## [INPUT DATA]
** START **

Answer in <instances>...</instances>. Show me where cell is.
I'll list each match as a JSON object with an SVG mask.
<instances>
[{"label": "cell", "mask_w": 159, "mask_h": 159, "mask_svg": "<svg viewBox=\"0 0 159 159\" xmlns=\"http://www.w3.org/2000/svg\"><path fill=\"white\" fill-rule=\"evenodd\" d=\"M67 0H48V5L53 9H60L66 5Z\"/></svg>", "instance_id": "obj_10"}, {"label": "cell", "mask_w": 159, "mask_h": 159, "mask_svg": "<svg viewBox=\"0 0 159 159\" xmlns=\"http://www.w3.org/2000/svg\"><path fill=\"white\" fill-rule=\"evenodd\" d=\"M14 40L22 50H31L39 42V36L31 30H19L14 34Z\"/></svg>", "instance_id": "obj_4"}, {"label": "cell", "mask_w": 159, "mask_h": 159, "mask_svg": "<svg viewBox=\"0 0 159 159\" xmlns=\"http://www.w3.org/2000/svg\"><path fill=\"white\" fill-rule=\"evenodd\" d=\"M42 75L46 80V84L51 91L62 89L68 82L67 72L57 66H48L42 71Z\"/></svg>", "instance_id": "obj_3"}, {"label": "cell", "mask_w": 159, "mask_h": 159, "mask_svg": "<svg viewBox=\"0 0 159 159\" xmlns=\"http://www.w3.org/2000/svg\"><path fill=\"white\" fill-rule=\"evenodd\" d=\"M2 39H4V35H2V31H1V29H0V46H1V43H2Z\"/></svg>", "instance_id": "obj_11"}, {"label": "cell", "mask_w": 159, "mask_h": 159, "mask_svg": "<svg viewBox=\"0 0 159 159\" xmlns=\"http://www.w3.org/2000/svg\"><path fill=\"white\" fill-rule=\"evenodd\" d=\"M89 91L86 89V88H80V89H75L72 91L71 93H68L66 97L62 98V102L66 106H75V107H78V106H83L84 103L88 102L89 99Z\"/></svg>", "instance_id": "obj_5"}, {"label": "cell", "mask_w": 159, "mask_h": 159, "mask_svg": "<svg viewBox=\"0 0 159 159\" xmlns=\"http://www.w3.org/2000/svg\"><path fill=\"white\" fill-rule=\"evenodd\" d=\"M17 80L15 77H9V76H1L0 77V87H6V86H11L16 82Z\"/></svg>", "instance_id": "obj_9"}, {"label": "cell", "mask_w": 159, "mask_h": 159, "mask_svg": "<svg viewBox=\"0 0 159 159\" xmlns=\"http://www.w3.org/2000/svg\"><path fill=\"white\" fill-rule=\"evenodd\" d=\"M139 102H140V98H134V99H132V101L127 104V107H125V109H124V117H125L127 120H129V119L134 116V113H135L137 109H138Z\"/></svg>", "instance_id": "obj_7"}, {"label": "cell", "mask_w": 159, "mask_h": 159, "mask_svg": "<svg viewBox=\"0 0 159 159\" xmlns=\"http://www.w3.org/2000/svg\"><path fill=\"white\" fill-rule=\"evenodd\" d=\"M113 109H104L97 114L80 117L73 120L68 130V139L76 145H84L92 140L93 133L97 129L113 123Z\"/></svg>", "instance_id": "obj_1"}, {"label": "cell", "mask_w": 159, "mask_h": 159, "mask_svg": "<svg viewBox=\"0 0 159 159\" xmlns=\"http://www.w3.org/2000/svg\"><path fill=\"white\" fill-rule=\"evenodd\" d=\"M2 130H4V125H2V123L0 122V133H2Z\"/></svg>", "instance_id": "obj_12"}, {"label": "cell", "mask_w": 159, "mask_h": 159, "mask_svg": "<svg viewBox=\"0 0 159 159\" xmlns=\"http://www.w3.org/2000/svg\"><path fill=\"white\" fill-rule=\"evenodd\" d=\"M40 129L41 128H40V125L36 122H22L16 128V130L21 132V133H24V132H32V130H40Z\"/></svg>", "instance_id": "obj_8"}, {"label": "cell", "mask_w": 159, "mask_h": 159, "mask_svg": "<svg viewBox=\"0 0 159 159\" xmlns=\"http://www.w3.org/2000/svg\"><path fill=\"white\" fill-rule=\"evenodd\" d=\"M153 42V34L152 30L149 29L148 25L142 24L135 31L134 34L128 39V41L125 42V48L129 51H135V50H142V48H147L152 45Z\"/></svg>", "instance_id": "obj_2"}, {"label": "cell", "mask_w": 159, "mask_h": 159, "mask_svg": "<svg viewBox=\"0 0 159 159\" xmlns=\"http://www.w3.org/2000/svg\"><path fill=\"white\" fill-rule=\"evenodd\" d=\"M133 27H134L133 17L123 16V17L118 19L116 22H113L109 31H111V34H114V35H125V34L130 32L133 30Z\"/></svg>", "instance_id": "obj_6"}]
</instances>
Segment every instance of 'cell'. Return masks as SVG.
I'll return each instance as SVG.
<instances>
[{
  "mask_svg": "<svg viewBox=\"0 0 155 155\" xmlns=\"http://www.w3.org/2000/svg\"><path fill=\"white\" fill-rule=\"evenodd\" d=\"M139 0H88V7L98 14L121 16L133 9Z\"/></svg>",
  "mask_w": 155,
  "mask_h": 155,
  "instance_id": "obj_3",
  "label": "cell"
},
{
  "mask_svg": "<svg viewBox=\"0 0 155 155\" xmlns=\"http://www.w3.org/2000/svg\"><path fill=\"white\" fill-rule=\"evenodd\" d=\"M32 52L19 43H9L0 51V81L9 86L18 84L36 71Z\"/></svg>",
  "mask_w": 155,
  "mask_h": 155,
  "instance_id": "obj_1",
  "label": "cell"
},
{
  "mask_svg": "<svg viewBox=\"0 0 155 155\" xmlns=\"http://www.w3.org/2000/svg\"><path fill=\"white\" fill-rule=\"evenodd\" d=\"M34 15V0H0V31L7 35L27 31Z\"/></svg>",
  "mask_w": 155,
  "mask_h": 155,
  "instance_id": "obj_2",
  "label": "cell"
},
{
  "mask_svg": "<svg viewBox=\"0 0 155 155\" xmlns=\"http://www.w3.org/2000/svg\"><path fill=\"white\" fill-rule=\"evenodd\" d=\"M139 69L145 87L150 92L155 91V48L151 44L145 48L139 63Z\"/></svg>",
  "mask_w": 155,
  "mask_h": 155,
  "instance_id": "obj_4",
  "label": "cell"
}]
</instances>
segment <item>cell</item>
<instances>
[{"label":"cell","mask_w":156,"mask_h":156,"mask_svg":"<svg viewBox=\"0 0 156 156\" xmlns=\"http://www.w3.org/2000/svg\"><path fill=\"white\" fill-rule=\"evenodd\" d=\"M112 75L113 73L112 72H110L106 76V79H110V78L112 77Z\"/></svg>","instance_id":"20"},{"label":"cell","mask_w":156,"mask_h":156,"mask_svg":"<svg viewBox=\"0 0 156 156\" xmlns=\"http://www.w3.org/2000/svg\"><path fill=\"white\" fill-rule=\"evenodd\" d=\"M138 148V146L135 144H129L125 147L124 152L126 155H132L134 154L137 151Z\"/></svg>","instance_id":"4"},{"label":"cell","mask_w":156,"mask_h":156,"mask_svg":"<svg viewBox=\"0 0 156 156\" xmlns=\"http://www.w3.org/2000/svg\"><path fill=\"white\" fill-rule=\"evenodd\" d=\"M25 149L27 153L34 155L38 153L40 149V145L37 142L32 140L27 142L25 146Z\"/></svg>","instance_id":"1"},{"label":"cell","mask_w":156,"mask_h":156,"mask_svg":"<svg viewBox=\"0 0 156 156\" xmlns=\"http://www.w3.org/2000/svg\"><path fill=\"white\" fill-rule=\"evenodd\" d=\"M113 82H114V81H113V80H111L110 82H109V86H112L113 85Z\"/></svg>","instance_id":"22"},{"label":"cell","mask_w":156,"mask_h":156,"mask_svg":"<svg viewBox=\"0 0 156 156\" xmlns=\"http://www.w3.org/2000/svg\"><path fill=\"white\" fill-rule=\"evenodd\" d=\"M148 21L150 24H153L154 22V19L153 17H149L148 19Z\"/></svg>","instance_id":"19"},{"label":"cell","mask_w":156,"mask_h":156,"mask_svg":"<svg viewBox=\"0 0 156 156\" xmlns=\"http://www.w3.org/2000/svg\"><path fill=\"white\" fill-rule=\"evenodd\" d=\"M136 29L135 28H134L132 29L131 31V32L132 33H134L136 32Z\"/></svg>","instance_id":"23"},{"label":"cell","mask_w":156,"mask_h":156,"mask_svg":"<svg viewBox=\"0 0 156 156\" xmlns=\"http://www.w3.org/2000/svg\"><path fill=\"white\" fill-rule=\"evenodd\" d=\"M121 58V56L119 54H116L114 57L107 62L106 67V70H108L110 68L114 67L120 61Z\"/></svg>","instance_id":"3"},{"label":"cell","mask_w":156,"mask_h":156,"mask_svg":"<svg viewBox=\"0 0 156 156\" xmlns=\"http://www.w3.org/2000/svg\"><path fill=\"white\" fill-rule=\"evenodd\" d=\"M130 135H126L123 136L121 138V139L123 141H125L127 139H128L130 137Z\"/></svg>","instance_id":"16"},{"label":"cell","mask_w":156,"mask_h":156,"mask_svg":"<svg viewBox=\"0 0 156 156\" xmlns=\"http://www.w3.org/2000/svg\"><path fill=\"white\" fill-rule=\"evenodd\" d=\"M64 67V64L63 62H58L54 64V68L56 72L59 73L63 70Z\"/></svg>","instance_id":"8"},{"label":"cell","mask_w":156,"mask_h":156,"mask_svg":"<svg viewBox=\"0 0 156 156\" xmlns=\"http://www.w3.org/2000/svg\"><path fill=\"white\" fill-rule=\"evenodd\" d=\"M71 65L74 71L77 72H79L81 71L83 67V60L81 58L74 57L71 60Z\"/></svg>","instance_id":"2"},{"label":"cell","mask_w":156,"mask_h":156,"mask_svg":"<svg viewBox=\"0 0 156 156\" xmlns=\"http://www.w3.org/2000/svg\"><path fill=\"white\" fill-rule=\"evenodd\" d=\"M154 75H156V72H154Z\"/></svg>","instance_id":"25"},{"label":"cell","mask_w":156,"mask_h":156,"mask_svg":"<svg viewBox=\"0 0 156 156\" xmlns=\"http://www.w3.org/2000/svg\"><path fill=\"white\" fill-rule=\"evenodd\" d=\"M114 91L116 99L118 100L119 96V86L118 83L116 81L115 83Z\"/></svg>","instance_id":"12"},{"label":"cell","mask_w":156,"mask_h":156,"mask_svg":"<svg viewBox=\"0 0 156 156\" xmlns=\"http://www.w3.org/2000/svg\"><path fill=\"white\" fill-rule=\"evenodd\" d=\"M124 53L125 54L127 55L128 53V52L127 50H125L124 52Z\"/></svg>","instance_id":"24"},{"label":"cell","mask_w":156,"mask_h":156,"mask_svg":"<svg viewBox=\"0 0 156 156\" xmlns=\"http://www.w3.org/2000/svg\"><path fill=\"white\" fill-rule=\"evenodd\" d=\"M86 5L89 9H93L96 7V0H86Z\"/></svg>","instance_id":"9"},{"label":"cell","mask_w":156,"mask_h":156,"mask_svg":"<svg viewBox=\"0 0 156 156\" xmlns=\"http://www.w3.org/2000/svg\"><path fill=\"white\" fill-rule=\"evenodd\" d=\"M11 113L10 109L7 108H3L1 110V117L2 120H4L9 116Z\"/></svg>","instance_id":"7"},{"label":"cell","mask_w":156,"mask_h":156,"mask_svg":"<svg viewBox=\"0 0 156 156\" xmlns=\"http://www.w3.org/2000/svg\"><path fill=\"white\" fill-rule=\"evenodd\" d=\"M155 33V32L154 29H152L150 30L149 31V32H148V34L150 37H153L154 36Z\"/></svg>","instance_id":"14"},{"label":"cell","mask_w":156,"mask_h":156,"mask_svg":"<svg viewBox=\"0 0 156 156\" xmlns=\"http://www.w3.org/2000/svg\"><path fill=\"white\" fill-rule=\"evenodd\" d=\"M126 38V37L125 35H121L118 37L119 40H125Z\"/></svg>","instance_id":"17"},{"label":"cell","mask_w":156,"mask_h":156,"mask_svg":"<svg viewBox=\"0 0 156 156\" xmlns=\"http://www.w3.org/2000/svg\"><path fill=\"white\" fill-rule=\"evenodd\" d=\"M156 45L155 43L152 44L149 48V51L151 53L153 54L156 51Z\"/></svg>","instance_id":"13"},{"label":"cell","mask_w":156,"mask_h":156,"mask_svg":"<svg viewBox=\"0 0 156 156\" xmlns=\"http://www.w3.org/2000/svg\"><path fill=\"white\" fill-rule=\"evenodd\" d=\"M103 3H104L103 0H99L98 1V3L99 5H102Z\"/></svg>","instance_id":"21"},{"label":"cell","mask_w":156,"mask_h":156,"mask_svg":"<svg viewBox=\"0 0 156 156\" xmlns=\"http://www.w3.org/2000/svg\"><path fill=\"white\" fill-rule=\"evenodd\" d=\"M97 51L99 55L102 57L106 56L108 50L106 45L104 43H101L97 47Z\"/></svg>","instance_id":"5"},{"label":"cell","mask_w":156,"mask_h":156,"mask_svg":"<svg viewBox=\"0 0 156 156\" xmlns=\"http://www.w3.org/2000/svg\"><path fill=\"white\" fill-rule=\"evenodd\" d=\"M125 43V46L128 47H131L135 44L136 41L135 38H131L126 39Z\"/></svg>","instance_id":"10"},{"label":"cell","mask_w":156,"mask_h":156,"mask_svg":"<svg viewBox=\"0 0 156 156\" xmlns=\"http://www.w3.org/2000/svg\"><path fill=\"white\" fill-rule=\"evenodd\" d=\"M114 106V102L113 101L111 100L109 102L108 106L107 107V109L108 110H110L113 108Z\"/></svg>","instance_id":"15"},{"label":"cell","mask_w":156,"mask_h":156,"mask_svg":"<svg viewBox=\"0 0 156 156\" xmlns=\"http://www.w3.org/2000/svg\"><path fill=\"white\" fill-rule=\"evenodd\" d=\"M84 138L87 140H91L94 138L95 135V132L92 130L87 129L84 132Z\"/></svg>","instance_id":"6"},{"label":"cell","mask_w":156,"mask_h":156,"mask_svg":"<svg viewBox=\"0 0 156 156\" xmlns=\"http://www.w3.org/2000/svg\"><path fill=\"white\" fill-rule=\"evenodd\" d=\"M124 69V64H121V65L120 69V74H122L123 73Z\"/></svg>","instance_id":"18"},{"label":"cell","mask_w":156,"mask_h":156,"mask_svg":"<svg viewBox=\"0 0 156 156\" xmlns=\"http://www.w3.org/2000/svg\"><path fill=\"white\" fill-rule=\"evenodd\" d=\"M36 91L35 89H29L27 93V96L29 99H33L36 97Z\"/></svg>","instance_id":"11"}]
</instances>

** END **

## [WHAT IS NEEDED]
Extract every line in the records that contains the string "each", matching case exactly.

## [THE COMPLETED TASK]
I'll list each match as a JSON object with an SVG mask.
I'll return each instance as SVG.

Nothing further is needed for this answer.